L’opposition fondamentale, entre deux peuples, l’un représentant
l’exact contraire de l’autre, eut des conséquences eschatologiques
importantes, faisant de cette opposition un combat pour la suprématie
finale, puisqu’il n’en resterait qu’un, et que ce serait le Volk allemand. La
violence, la déshumanisation et la brutalité n’étaient sans doute pas
étranger au degré particulier du racisme national-socialiste. Il ne s’agissait
pas seulement de tuer, il fallait aussi purifier.

Conclusion

Pour Rosenberg comme pour Gougenot, le judaïsme représentait,


ou devait représenter tout ce qu’ils répugnaient. Maçonnisme ou
bolchevisme, selon les époques, étaient deux traductions de
l’universalisme honni par les deux auteurs. Derrière les mots, c’était le Mal
que Rosenberg comme Gougenot voyaient dans le judaïsme, et ce Mal
devait être combattu.

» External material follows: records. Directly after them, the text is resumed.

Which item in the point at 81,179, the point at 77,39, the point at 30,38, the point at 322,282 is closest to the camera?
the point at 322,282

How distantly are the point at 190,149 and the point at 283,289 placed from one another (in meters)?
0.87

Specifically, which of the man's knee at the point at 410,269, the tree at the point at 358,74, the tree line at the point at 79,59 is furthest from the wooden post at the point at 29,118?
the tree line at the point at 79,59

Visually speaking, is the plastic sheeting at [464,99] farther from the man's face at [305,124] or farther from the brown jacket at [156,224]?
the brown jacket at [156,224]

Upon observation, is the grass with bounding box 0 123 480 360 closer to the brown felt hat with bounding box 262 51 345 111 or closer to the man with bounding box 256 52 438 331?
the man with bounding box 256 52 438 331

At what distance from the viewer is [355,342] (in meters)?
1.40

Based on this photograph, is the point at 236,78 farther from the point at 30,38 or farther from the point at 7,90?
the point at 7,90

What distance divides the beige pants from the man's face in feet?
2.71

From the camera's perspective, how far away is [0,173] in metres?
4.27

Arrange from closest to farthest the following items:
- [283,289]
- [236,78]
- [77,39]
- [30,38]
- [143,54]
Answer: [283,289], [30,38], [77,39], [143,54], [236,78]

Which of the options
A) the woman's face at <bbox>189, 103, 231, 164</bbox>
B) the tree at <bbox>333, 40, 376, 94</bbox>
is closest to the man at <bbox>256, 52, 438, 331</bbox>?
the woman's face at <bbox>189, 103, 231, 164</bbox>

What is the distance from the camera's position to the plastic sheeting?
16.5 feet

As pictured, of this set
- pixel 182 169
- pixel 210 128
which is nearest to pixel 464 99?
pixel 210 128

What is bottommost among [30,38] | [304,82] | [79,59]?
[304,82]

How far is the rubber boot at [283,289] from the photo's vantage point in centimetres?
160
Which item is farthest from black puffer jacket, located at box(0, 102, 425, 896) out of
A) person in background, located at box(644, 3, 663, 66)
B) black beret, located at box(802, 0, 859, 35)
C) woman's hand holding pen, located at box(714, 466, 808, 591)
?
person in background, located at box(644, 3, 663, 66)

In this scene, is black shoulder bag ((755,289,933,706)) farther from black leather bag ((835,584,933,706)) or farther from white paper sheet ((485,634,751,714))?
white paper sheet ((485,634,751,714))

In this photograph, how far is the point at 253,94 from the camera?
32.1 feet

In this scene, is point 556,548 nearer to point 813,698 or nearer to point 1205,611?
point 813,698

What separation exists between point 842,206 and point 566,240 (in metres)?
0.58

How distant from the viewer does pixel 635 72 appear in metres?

La polarisation d’une société, inégale, est un
principe totalitaire. La société nationale-socialiste, avec ses rites et son
guide, mais surtout avec sa prétention à l’absolu, à la fin de l’histoire et à
la félicité éternelle est une religion politique, qui catégorisent comme
catégoriserait une religion dite traditionnelle, entre ce qui relève du Bien,
et ce qui dépend du Mal. Les chrétiens, aryens, s’opposaient aux juifs,
dans leur acception religieuse chez Gougenot, et à la fois religieuse et
raciale chez Rosenberg. L’association du Juif au Mal permettait le
développement du mythe conspirationniste, en entretenant l’idée d’un
peuple ennemi, dont la seule ambition est la destruction du genre
humain, genre dont les nazis l’avaient exclu.

108 Alfred Rosenberg, op. cit., p. 388.